Brano –
È auspicabile che le operazioni cui dovranno partecipare le forze armate italiane abbiano sempre un carattere di polizia coloniale e non di vera e propria guerra fra eserciti pari, e che le nostre forze armate debbano affrontare limitate resistenze locali e non offensive e controffensive su vasta scala. È auspicabile anche (e soprattutto) che tutte queste operazioni si svolgano sempre in paesi lontani, con l’integrità del paese non direttamente correlata al successo delle operazioni militari.
Tutto ciò auspicato, c’è da dire che si tratta di auspici molto fragili. Non è affatto da escludere che prima o poi una guerra convenzionale possa scoppiare anche nella nostra parte di mondo. E in questo caso alle nostre forze armate verrebbe richieste non l’azione brillante e “professionale” a cui sono orientate oggi ma la guerra di fango e logoramento contro un nemico più o meno pari. La guerra vera, insomma.
Sono le nostre forze armate preparate oggi ad affrontare una situazione del genere? Sull’aspetto tecnico non mi pronuncio. Su quello psicologico ho i miei dubbi. Gli episodi di indisciplina, spesso ai danni di civili, fra le truppe italiane all’estero non sono stati pochi in questi anni. Somalia, Mozambico, Macedonia – tanti piccoli casi limitati e “individuali”, spesso legati al tempo libero dei militari, che nel compresso dimostrano però una cosa precisa: nell’esercito italiano, in un certo numero di situazioni, c’è uno scarso controllo della truppa da parte degli ufficiali. Nelle “operazioni di polizia” ciò non ha importanza. In una guerra vera metterebbe in pericolo il paese.
L’esercito italiano non ha mai brillato per la qualità dei generali (vedi l’8 settembre), ma può vantare episodi di tenuta saldissima da parte della truppa. Gli alpini nella ritirata di Russia, i fanti di Cefalonia, i granatieri a Porta San Paolo, sono tutti esempi di questa tenuta: in condizioni disperate, malissimo armati, con le comunicazioni e la catena di comando in pezzi, i nostri militari sono rimasti aggregati, hanno costituito centri di resistenza e hanno tenuto duro. Questo spirito di resistenza individuale è stato tipico (insieme al ribrezzo per le atrocità) del soldato italiano; e possiamo esserne orgogliosi, almeno per il passato.

Dati estratti –
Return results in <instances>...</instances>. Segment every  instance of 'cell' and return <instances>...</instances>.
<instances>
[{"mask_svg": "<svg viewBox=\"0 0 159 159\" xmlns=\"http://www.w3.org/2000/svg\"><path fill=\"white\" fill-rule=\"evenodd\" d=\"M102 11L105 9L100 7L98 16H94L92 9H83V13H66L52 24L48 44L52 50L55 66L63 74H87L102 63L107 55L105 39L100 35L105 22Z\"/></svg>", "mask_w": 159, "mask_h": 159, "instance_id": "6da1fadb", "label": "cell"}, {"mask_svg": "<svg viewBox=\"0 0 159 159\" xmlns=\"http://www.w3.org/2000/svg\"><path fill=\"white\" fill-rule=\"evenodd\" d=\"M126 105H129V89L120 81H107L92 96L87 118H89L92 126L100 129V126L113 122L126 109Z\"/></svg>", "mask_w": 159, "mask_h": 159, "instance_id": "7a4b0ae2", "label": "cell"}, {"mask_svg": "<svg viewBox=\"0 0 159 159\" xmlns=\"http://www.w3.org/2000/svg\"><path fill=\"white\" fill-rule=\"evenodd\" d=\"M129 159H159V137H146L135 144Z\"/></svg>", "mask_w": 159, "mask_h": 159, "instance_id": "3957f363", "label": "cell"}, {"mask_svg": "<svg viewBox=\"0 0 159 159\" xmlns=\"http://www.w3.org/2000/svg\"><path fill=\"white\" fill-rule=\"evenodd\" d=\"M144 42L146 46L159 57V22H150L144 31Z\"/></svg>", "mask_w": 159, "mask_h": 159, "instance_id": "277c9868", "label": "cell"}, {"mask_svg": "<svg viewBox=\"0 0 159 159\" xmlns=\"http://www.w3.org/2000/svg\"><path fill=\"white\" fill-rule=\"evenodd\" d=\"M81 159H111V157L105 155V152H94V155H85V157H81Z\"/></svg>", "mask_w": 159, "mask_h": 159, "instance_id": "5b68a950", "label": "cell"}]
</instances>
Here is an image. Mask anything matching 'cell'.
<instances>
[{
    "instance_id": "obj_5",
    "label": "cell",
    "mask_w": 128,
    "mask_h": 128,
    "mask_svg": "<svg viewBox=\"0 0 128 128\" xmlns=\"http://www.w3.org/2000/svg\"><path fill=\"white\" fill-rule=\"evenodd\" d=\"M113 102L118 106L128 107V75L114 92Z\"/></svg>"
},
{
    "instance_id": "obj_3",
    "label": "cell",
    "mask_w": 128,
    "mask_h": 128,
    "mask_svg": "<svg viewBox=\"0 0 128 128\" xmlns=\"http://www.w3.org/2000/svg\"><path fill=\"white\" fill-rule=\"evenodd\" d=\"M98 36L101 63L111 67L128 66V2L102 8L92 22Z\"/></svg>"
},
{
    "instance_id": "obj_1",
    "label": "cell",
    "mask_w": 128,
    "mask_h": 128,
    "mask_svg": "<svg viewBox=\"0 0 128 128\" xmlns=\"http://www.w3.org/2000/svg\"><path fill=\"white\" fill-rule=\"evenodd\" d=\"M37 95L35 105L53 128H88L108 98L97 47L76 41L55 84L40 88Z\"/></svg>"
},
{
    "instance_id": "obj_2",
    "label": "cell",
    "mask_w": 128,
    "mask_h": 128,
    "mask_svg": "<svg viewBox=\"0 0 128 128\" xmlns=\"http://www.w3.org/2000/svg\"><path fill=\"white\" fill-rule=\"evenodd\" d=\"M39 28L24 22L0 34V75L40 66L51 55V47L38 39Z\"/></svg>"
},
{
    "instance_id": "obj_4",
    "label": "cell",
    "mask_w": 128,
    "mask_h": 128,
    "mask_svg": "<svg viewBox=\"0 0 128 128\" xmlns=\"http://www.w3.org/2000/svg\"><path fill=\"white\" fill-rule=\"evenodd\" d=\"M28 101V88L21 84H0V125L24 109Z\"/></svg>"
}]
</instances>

Cosa farai –
[A] Estrai dal brano sulle forze armate italiane il passo che comincia con "Tutto ciò auspicato, c’è" e prosegue fino a "guerra vera, insomma.", senza alcuna modifica.
[B] Rispondi alle seguenti domande in base al brano sulle forze armate italiane.
(i) Quali paesi vengono nominati come luoghi di episodi di indisciplina delle truppe italiane all'estero?
(ii) Quale data viene richiamata a proposito della qualità dei generali italiani?
(iii) In quale luogo si trovavano i granatieri citati come esempio di tenuta della truppa?
Le voci sono materiale a sé stante, separato dal brano.

Risposte per compito –
[A]
Tutto ciò auspicato, c’è da dire che si tratta di auspici molto fragili. Non è affatto da escludere che prima o poi una guerra convenzionale possa scoppiare anche nella nostra parte di mondo. E in questo caso alle nostre forze armate verrebbe richieste non l’azione brillante e “professionale” a cui sono orientate oggi ma la guerra di fango e logoramento contro un nemico più o meno pari. La guerra vera, insomma.

[B]
(i) Somalia, Mozambico e Macedonia.
(ii) L'8 settembre.
(iii) A Porta San Paolo.